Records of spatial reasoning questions

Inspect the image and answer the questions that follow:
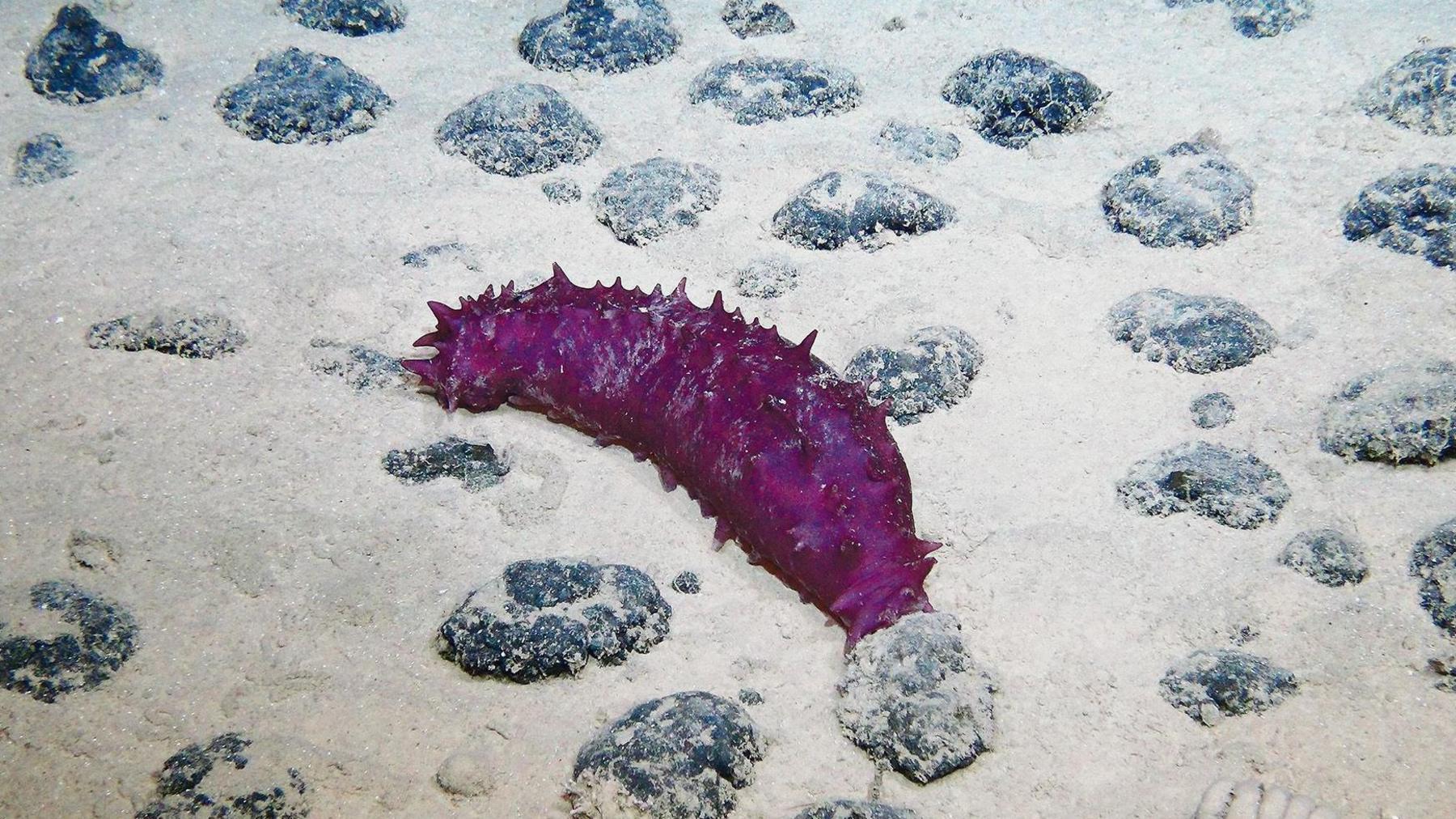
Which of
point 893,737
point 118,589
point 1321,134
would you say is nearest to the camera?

**Task:** Return every row above word for word, leaving out the pictures.

**Result:**
Inspect the image and answer the questions that follow:
Which of
point 893,737
point 118,589
point 1321,134
would you say is nearest to the camera?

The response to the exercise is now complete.